If a radioactive material leak or radiation exposure situation occurs, damage can be minimized through the following three methods. First, maintain sufficient distance from the radiation source. Second, install shielding. Third, minimize exposure time.
Internal Exposure and Decontamination
When internal exposure or environmental leakage occurs, standard radiation protection methods are insufficient. In such cases, radioactive materials are classified based on whether the contamination source can be removed. Particularly important are removable contaminants like radioactive fallout, which can directly enter the body. The process of removing these contaminants is called decontamination, and various decontamination methods are adopted based on the physical and chemical properties of the contaminant source.
The decontamination process adheres to fundamental principles such as speed, preventing dispersion, waste disposal, timeliness, and cost-effectiveness. The faster decontamination is performed, the higher its effectiveness. Treating contaminants by wetting them prevents their dispersion into the air. Common decontamination methods include: – Removing at least 8mm of contaminated surface material from objects – Washing clothing in dedicated washing machines – Washing hands, feet, or skin with neutral detergent 3-4 times within 2 minutes, or using a titanium oxide paste wash.

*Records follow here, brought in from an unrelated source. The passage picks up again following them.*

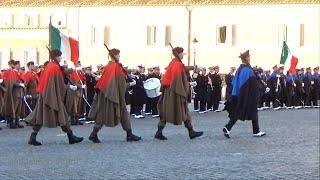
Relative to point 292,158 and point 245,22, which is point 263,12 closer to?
point 245,22

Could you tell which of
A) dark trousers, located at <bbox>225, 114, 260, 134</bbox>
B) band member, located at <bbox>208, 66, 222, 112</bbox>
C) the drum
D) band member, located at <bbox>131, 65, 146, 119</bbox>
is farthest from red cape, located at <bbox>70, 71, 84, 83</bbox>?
band member, located at <bbox>208, 66, 222, 112</bbox>

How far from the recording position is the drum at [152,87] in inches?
980

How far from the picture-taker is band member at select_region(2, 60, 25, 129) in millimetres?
21281

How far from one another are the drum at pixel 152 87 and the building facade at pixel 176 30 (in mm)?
29535

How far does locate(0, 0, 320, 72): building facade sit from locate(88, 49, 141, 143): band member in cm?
3844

Post-Exposure Management and Recovery
If exposure is suspected even after decontamination procedures, seeking medical professional assistance is best. To minimize exposure damage and aid recovery, measures to prevent internal absorption and adequate nutritional support are necessary. Most exposures heal naturally within days, requiring continuous monitoring and follow-up measures throughout this process.
Conclusion
Radiation protection is a critical task for safeguarding life from the dangers of radiation. Accurate understanding of radiation and effective shielding reduce unnecessary fear and provide the foundation for safely utilizing radiation’s benefits when necessary. As technology advances, radiation protection standards and methods continue to strengthen, and research and practices to enhance the safety of radiation use will persist into the future.